● **Task directions**
Put into a numbered list the lines from the line with "Is the value for TECNOLOGICA in 2008" up to and including the line with "What is the difference between the HIV prevalence for PWID", blank lines omitted. Leave the pictures out of the answer.
[Data listing]
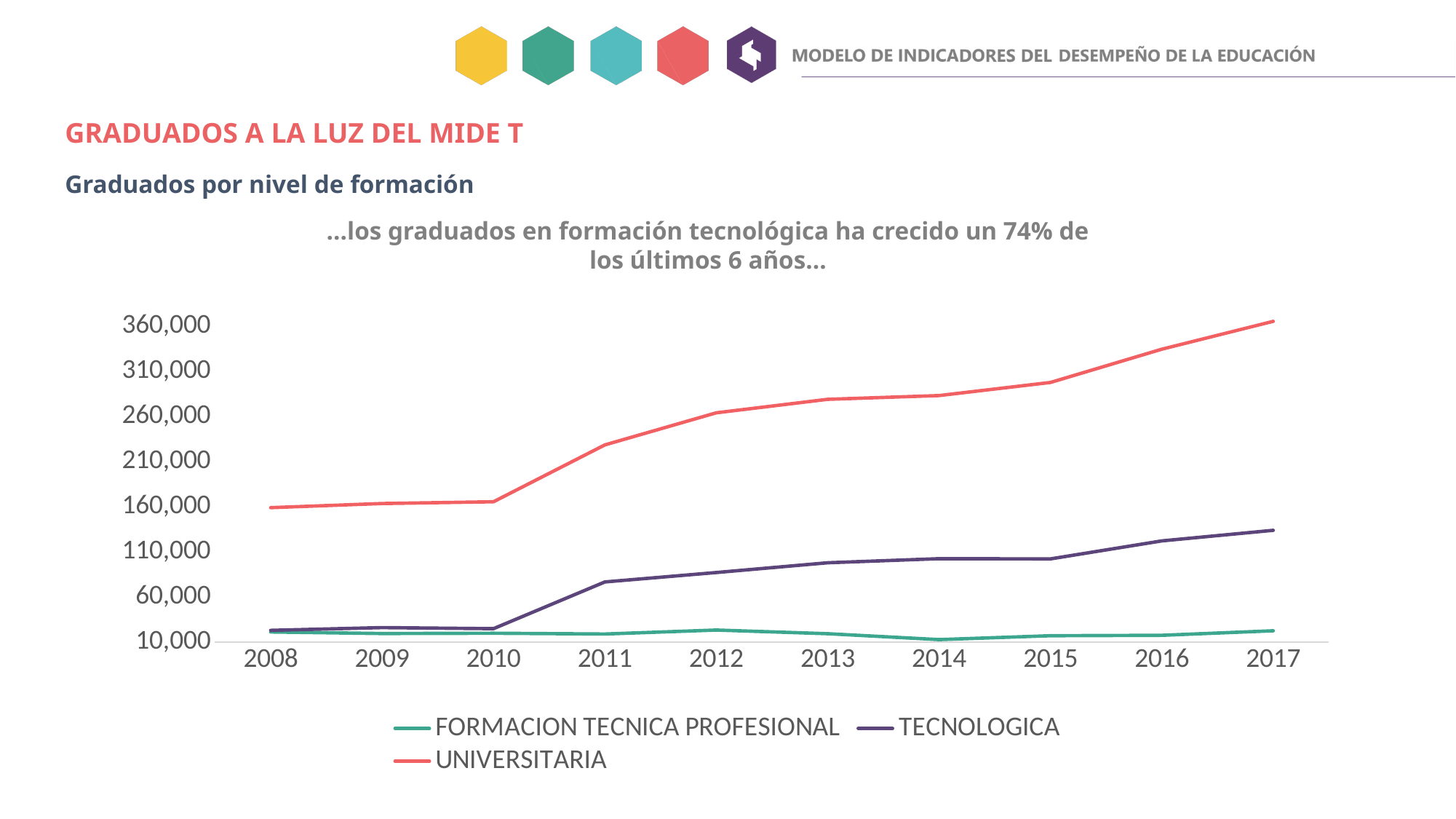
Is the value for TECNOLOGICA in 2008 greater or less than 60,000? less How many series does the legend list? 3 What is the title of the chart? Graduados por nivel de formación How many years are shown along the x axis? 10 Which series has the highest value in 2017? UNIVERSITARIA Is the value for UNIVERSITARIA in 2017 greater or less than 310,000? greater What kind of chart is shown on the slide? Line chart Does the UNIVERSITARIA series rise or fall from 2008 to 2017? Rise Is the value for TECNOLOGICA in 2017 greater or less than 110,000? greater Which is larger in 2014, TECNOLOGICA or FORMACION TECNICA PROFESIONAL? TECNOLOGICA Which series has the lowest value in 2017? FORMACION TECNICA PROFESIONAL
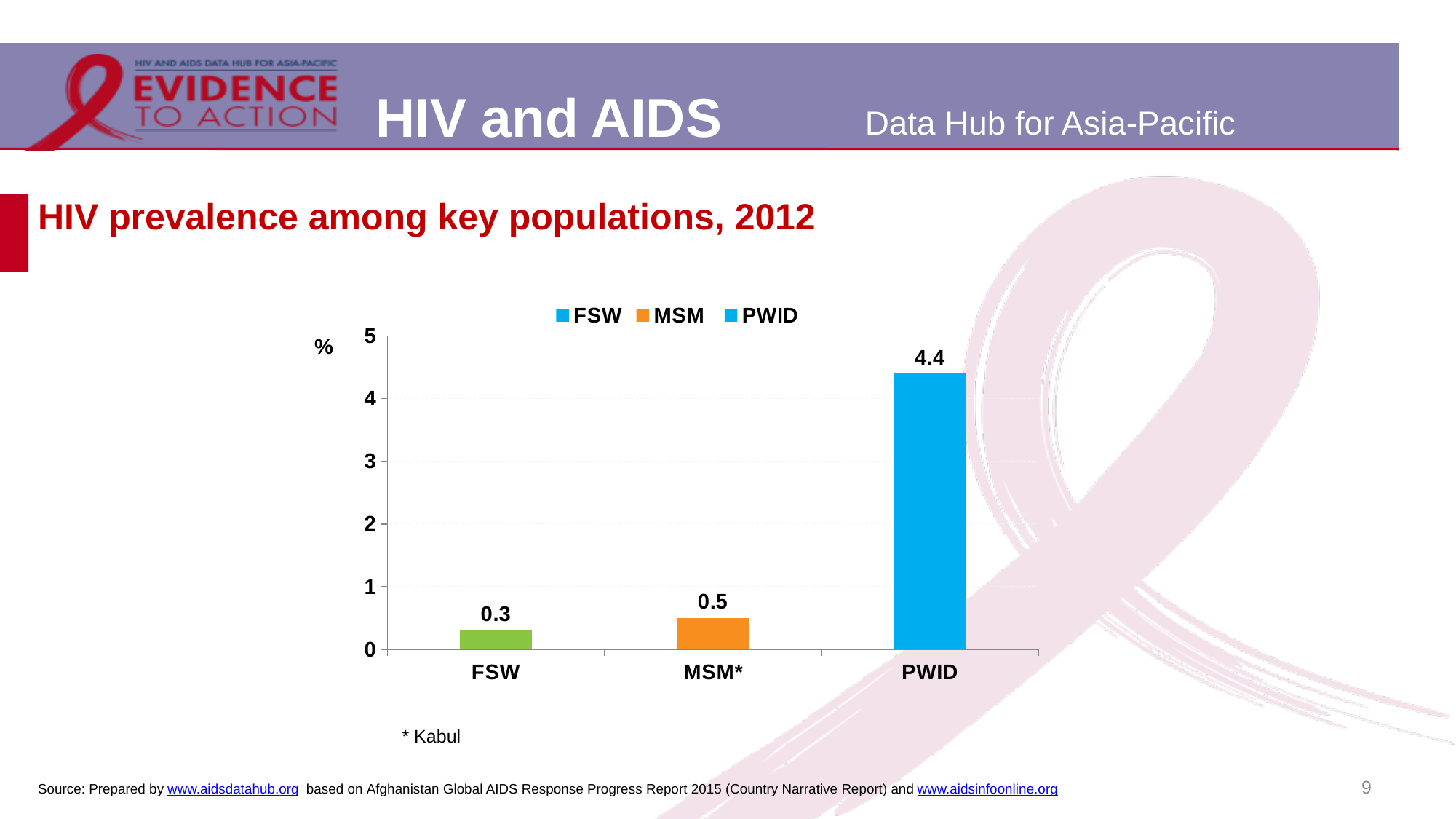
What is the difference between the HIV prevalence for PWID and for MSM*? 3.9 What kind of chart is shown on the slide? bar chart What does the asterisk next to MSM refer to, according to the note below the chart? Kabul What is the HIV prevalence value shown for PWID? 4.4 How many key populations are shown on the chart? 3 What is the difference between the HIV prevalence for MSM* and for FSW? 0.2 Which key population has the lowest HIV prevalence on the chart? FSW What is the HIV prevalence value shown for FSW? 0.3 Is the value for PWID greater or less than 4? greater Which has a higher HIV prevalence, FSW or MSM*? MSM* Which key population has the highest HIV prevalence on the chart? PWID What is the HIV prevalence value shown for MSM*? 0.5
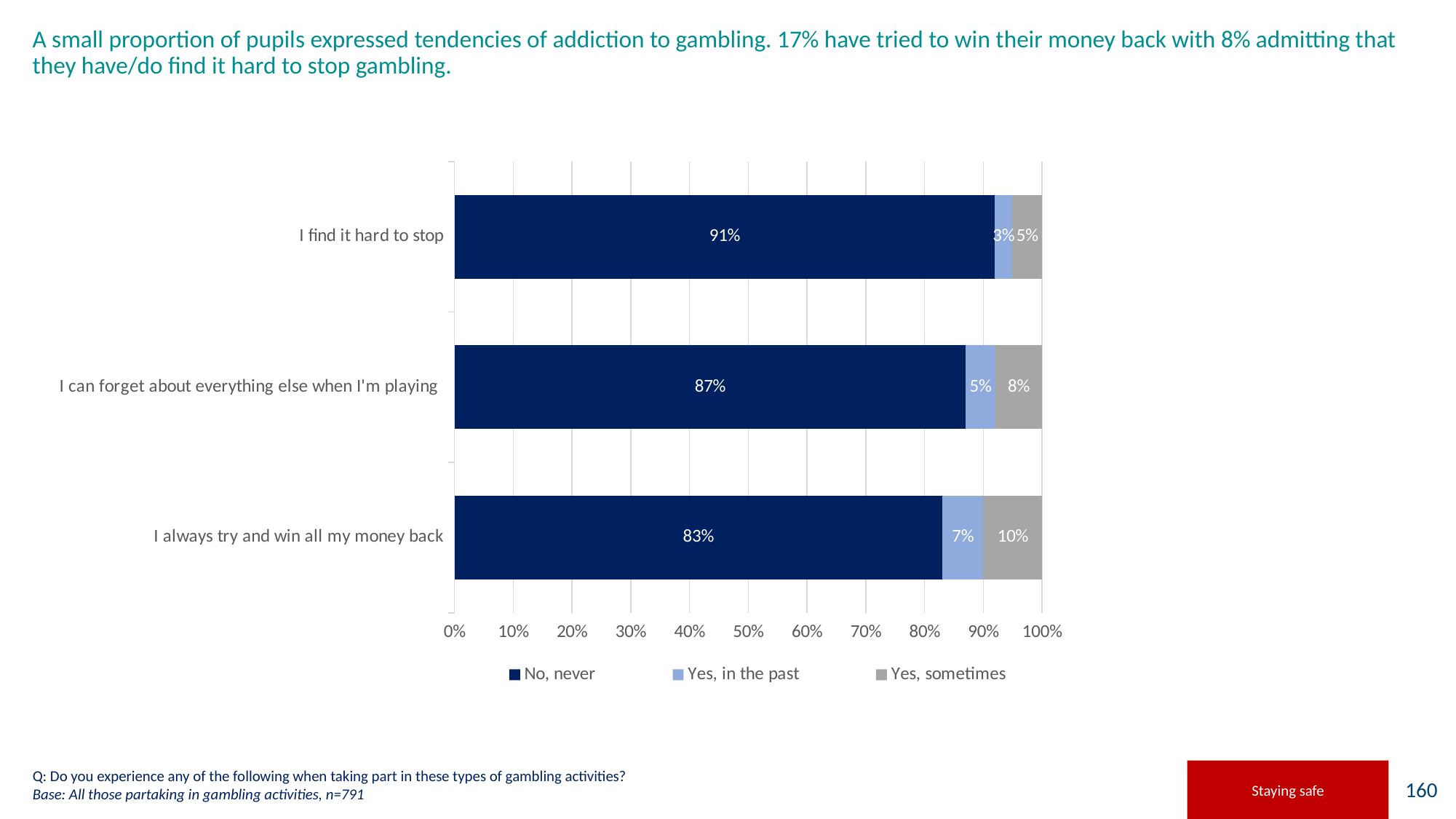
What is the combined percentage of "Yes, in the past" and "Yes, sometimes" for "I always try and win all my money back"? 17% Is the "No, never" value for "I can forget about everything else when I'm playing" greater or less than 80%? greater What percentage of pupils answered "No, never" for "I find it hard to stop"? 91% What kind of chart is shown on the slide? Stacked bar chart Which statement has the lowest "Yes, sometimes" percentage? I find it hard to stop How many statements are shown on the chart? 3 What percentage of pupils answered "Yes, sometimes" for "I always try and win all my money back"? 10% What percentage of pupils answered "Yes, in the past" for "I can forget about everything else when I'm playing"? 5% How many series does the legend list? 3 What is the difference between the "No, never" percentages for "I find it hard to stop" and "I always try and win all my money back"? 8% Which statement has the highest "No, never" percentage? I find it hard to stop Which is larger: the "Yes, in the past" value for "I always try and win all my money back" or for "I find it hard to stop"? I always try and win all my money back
[/Data listing]
[Data listing]
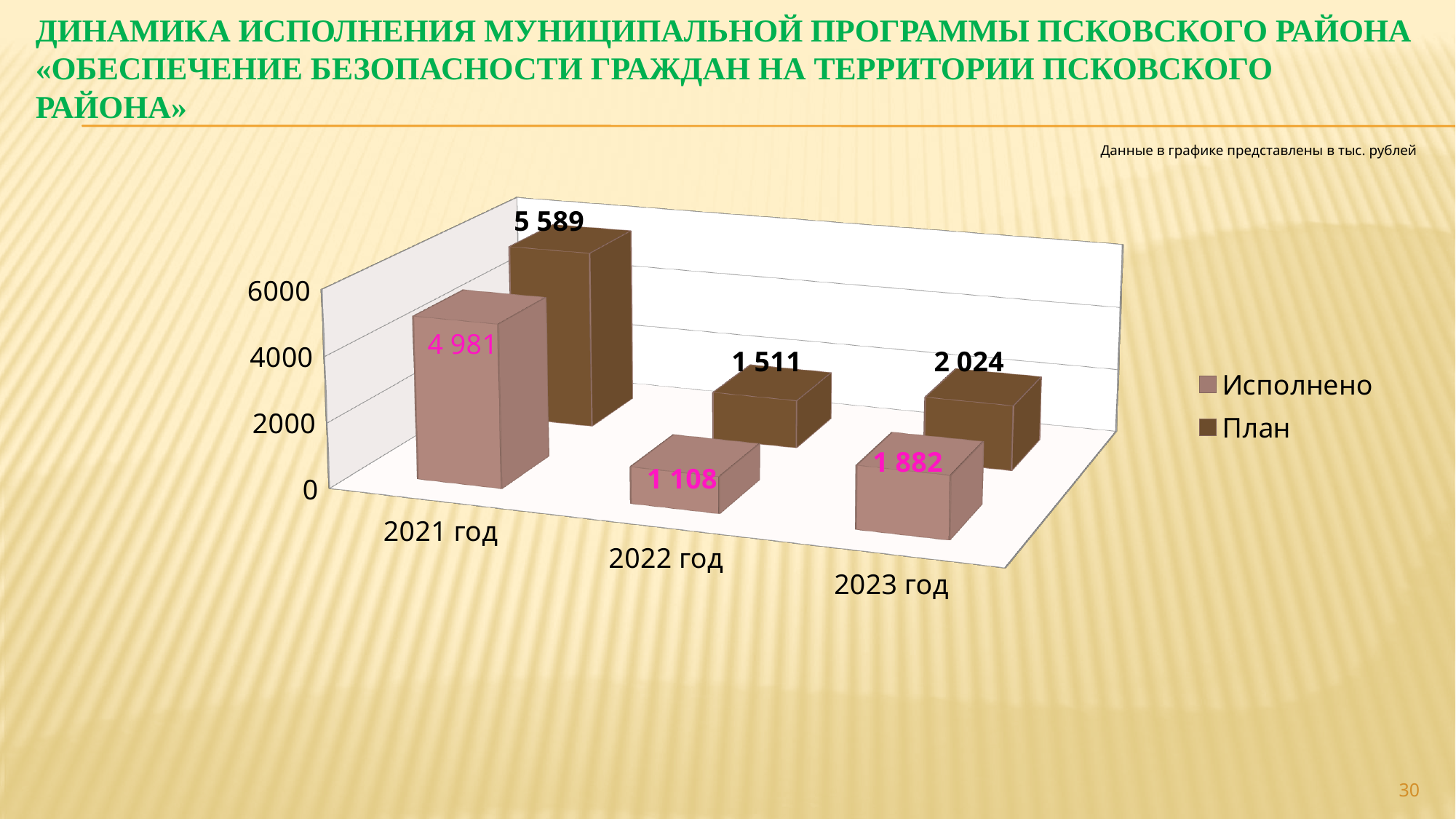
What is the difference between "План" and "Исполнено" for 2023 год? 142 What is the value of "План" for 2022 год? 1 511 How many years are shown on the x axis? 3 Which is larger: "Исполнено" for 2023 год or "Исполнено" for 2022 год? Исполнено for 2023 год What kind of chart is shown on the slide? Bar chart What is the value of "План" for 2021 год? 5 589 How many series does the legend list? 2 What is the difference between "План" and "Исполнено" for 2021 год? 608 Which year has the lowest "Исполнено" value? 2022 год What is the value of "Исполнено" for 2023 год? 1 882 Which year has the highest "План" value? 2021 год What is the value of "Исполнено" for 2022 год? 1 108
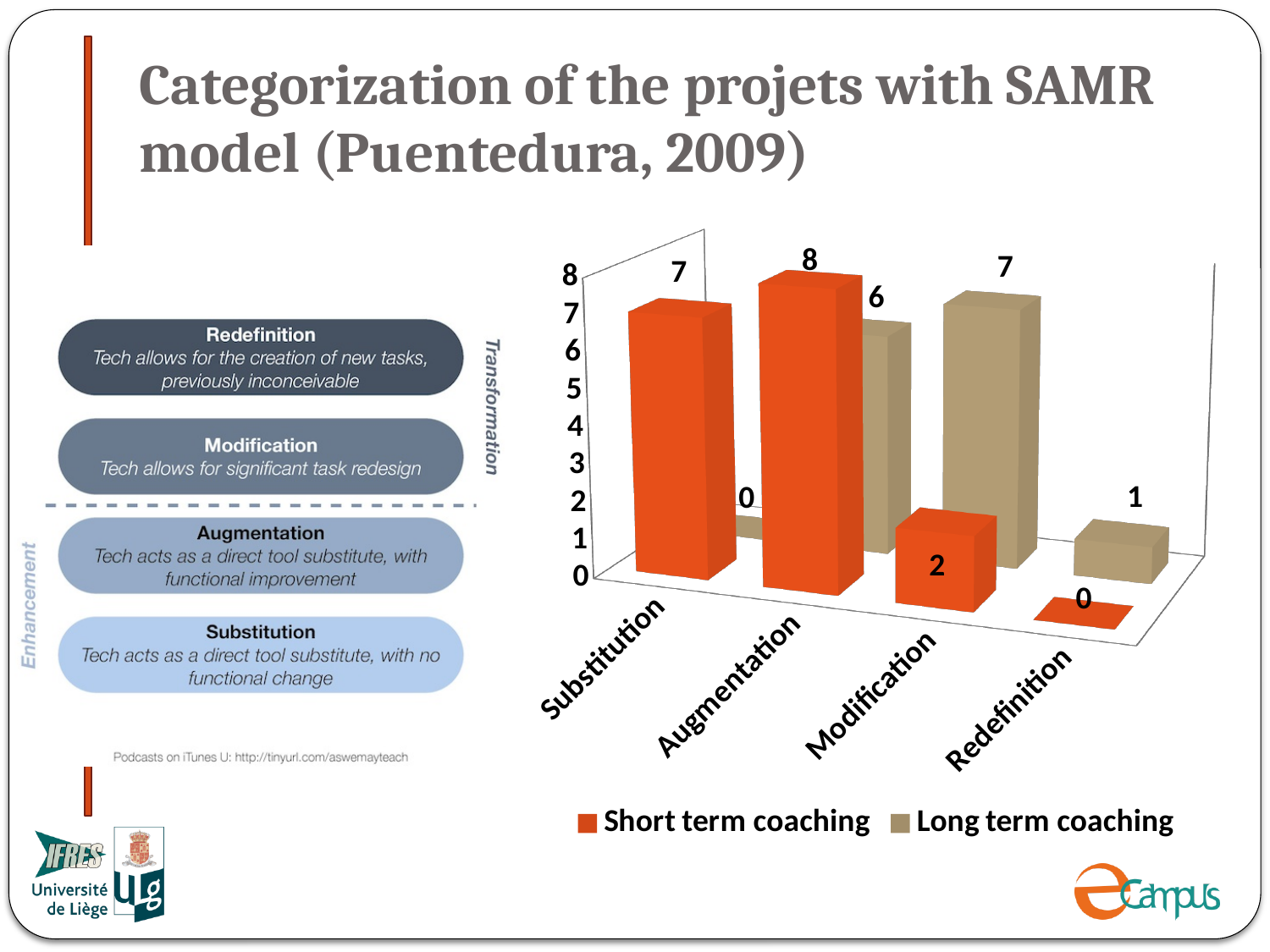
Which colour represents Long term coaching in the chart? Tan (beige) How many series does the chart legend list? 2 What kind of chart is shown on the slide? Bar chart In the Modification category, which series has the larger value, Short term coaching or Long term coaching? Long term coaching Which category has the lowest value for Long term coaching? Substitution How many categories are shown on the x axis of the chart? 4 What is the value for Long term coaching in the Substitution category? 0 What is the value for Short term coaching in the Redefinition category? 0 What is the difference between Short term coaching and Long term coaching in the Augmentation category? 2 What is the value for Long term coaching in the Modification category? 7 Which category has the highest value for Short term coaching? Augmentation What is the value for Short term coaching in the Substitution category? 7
[/Data listing]
● **Response to the exercise**
1. Is the value for TECNOLOGICA in 2008 greater or less than 60,000? less How many series does the legend list? 3 What is the title of the chart? Graduados por nivel de formación How many years are shown along the x axis? 10 Which series has the highest value in 2017? UNIVERSITARIA Is the value for UNIVERSITARIA in 2017 greater or less than 310,000? greater What kind of chart is shown on the slide? Line chart Does the UNIVERSITARIA series rise or fall from 2008 to 2017? Rise Is the value for TECNOLOGICA in 2017 greater or less than 110,000? greater Which is larger in 2014, TECNOLOGICA or FORMACION TECNICA PROFESIONAL? TECNOLOGICA Which series has the lowest value in 2017? FORMACION TECNICA PROFESIONAL
2. What is the difference between the HIV prevalence for PWID and for MSM*? 3.9 What kind of chart is shown on the slide? bar chart What does the asterisk next to MSM refer to, according to the note below the chart? Kabul What is the HIV prevalence value shown for PWID? 4.4 How many key populations are shown on the chart? 3 What is the difference between the HIV prevalence for MSM* and for FSW? 0.2 Which key population has the lowest HIV prevalence on the chart? FSW What is the HIV prevalence value shown for FSW? 0.3 Is the value for PWID greater or less than 4? greater Which has a higher HIV prevalence, FSW or MSM*? MSM* Which key population has the highest HIV prevalence on the chart? PWID What is the HIV prevalence value shown for MSM*? 0.5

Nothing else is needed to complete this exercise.